GIVEN RECORDS
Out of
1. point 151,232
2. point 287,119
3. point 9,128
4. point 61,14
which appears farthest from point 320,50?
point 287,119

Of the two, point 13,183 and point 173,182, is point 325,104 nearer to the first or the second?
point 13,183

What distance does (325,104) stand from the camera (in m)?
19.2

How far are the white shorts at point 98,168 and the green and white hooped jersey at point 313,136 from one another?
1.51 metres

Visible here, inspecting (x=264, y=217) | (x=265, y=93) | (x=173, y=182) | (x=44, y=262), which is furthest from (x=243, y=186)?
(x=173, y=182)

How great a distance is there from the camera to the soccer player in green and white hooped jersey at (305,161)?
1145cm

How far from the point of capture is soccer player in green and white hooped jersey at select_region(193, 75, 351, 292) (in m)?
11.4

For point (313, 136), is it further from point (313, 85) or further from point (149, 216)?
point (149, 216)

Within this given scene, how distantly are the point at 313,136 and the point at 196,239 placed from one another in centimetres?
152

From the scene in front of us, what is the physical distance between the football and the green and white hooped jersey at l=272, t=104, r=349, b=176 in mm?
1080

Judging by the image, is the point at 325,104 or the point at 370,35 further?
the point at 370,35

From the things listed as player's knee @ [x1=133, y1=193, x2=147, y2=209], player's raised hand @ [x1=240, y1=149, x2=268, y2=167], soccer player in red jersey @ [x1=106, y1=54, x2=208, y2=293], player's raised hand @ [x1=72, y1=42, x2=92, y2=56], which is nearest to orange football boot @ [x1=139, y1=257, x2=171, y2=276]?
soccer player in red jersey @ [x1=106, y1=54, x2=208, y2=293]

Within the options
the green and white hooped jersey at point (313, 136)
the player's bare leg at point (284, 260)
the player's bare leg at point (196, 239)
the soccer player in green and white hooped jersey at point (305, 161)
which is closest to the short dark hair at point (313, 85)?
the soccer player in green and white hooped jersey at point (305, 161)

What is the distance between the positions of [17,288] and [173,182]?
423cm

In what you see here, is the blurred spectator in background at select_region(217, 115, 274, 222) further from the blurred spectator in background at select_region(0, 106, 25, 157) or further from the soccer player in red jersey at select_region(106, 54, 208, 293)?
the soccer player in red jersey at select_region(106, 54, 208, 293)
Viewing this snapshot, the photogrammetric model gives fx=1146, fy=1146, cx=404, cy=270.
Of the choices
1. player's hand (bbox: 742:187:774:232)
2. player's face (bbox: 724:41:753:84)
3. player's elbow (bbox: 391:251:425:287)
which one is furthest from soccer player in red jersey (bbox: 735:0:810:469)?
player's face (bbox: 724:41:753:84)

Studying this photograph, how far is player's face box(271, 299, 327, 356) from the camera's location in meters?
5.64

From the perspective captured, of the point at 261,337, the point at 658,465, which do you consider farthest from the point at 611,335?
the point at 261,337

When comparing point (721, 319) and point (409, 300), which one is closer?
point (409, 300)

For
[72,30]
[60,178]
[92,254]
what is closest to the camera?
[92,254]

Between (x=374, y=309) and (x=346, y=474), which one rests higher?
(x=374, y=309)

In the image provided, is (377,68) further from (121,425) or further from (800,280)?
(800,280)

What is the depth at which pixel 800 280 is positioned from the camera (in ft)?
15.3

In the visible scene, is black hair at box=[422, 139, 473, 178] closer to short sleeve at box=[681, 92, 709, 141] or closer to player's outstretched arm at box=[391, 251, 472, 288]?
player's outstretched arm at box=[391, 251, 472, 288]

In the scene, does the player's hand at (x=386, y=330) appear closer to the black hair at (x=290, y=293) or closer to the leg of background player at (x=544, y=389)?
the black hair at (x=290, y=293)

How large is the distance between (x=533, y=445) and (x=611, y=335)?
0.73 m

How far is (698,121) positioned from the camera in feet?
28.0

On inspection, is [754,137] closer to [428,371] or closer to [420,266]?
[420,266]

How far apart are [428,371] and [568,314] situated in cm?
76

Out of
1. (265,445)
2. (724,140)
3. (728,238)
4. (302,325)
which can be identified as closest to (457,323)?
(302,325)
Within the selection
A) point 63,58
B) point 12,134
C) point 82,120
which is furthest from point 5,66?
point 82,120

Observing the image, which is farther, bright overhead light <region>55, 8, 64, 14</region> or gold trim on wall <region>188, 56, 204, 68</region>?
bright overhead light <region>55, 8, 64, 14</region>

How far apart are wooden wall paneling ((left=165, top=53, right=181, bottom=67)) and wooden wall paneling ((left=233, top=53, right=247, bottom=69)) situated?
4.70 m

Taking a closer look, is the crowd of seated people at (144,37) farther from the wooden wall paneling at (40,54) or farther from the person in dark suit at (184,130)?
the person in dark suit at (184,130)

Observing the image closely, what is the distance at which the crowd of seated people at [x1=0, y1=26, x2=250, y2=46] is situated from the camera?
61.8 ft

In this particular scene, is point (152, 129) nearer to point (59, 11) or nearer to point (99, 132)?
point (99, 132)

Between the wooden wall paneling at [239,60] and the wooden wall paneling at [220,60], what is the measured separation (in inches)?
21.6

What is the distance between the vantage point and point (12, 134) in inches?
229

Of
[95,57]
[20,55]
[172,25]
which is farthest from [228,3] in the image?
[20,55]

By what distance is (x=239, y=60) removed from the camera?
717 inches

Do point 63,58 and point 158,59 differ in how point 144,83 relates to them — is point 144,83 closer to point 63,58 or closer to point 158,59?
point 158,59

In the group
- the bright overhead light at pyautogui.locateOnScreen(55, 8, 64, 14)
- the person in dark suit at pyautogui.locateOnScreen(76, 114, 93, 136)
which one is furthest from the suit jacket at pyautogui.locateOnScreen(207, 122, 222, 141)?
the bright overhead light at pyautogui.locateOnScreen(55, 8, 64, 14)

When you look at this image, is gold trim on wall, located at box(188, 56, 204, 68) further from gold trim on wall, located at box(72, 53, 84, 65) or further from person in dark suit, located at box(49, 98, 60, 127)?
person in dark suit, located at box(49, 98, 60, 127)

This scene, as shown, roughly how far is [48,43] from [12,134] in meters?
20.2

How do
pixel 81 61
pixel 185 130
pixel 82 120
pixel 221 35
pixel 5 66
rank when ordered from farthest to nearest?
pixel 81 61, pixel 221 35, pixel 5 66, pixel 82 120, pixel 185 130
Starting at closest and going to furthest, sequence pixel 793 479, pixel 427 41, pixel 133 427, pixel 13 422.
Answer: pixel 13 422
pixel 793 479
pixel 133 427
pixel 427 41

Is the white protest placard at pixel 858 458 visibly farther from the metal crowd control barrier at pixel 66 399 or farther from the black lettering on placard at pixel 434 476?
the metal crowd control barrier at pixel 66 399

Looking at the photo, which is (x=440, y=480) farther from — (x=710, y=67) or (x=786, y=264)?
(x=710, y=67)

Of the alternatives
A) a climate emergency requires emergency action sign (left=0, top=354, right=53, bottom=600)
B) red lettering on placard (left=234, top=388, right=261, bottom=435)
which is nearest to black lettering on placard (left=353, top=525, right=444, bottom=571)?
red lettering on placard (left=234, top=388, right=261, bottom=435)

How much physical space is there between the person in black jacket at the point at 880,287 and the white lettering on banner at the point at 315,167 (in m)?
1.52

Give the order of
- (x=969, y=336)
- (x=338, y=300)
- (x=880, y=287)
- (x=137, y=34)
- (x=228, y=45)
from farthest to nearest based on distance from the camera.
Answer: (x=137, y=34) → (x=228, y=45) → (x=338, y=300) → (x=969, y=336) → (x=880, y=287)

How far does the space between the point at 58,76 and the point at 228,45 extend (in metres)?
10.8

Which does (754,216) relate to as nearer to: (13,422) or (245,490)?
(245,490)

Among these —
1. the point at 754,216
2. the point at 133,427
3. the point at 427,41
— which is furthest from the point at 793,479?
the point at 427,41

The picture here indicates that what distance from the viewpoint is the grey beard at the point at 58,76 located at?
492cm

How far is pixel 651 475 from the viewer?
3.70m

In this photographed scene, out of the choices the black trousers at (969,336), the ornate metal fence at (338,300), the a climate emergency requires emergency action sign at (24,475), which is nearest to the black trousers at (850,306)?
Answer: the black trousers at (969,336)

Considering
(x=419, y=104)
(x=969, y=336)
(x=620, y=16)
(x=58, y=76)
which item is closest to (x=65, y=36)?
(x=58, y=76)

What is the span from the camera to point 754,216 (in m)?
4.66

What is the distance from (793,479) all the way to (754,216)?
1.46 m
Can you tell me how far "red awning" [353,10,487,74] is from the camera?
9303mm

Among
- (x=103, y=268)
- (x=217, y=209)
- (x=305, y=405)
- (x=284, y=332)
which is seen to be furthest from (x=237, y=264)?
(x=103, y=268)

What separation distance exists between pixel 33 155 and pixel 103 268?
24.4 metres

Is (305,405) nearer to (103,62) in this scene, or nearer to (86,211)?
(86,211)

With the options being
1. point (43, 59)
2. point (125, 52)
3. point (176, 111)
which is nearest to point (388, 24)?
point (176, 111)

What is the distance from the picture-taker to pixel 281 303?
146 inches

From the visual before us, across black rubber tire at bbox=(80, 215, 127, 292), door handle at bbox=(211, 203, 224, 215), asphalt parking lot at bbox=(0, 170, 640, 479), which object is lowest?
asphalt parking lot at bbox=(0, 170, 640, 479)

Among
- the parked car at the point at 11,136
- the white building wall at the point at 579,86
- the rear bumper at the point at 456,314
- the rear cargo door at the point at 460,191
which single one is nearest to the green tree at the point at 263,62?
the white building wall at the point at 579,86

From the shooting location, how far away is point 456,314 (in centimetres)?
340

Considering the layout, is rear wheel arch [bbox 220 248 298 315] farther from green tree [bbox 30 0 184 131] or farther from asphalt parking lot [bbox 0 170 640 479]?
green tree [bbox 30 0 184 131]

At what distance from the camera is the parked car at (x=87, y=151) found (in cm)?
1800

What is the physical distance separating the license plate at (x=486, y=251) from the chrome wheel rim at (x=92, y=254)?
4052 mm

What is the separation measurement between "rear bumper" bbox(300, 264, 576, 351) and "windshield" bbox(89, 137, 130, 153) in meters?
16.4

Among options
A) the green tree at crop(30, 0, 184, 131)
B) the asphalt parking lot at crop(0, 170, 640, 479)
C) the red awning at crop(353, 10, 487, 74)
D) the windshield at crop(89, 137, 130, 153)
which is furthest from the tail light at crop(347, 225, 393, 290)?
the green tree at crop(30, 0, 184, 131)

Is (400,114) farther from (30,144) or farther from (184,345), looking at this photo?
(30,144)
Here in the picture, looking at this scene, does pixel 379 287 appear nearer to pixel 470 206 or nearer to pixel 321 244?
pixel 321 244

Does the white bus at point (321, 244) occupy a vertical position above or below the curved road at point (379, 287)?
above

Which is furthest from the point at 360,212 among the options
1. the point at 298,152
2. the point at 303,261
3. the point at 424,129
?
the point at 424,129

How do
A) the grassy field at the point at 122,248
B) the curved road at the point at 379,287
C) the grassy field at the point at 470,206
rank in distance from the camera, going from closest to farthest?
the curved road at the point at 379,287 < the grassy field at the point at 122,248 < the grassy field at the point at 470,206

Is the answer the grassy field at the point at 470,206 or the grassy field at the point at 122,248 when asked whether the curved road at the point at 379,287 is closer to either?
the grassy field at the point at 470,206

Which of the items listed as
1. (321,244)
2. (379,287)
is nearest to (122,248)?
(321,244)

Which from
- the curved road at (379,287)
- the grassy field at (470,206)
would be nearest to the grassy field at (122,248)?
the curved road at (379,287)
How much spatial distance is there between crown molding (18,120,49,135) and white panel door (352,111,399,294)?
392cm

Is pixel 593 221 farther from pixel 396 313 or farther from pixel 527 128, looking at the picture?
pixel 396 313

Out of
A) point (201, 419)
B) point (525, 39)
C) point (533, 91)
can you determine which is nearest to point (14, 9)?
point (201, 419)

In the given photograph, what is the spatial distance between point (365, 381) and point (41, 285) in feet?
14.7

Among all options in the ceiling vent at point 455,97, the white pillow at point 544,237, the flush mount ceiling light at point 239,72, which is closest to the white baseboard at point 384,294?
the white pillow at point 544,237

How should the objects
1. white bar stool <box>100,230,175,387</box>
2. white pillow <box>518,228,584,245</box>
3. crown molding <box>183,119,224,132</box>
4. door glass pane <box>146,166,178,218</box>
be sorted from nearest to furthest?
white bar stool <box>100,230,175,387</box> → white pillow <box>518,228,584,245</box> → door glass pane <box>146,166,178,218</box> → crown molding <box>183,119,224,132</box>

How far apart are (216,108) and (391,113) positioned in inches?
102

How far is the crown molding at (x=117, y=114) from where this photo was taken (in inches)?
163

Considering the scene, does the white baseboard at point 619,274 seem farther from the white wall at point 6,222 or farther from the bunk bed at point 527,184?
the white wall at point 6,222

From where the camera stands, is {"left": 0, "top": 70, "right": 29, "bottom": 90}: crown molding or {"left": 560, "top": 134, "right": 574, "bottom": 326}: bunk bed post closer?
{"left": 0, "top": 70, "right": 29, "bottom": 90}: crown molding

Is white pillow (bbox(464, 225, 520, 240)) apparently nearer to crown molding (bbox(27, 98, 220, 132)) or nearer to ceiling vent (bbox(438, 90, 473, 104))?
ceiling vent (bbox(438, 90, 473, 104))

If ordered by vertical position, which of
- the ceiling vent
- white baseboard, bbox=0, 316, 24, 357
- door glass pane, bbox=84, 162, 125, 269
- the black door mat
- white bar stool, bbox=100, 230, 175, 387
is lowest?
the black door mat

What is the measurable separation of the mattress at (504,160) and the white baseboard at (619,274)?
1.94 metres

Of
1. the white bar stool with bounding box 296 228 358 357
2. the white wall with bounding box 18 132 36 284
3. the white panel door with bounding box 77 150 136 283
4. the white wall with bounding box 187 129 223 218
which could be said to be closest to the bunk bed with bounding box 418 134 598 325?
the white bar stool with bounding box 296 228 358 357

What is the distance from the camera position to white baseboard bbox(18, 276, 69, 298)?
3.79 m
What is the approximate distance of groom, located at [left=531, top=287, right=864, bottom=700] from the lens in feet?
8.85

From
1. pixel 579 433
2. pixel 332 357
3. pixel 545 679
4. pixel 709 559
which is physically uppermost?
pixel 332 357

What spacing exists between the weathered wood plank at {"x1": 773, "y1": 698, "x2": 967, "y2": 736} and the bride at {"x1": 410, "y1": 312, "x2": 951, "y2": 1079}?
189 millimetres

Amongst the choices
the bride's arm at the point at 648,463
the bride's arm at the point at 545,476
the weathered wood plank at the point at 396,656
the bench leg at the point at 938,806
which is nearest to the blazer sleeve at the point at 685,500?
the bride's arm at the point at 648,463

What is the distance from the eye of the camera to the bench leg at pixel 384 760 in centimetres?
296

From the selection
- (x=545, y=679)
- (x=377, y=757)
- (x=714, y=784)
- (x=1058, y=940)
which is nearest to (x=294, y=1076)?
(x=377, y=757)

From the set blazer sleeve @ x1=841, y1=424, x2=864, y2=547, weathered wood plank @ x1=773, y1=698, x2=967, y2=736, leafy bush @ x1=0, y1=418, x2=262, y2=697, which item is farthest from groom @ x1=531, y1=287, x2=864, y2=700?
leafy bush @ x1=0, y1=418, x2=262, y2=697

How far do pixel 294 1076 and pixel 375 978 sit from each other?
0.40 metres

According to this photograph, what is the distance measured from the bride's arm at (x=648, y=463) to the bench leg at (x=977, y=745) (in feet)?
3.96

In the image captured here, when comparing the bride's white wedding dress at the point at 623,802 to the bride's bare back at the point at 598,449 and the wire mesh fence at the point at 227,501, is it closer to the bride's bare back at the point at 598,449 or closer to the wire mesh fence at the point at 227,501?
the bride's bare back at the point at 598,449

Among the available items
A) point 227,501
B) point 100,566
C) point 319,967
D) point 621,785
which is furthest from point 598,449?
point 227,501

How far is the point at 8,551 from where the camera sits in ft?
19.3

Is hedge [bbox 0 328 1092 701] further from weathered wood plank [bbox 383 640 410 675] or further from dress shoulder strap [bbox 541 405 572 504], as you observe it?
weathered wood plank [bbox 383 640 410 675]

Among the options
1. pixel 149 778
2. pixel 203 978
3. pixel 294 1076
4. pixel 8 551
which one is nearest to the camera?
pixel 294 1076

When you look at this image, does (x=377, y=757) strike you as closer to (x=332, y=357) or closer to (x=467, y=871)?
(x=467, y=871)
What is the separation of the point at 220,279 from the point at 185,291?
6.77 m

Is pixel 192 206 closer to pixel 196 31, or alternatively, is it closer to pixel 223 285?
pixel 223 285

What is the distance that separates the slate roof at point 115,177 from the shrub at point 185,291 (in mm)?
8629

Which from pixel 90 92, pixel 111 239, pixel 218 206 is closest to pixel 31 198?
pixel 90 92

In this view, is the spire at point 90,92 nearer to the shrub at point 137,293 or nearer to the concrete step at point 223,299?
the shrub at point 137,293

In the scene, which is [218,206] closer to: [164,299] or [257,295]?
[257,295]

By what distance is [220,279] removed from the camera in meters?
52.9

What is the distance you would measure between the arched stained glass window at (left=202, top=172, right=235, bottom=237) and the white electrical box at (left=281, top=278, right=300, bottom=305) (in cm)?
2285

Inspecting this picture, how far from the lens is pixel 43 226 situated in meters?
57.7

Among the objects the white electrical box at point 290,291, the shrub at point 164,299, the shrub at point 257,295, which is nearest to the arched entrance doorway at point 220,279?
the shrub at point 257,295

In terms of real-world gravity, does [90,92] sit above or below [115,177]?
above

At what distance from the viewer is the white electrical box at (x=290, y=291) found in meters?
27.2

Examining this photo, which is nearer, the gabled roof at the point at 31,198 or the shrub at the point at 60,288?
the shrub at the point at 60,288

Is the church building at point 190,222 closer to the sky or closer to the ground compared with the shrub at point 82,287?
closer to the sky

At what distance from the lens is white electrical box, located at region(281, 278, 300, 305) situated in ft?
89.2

THE EXERCISE
Express the stretch of records from the line containing "If ordered by vertical position, which of" through the line containing "1.94 metres" as a two-column CSV with the headers input and output. Give one row for each record, with its text and its answer each in a single quoted field and line breaks turned into spaces.

FULL ANSWER
input,output
"If ordered by vertical position, which of - the ceiling vent - white baseboard, bbox=0, 316, 24, 357 - door glass pane, bbox=84, 162, 125, 269 - the black door mat - white bar stool, bbox=100, 230, 175, 387 is lowest?","the black door mat"
"What is the measurable separation of the mattress at (504,160) and the white baseboard at (619,274)?","1.94 metres"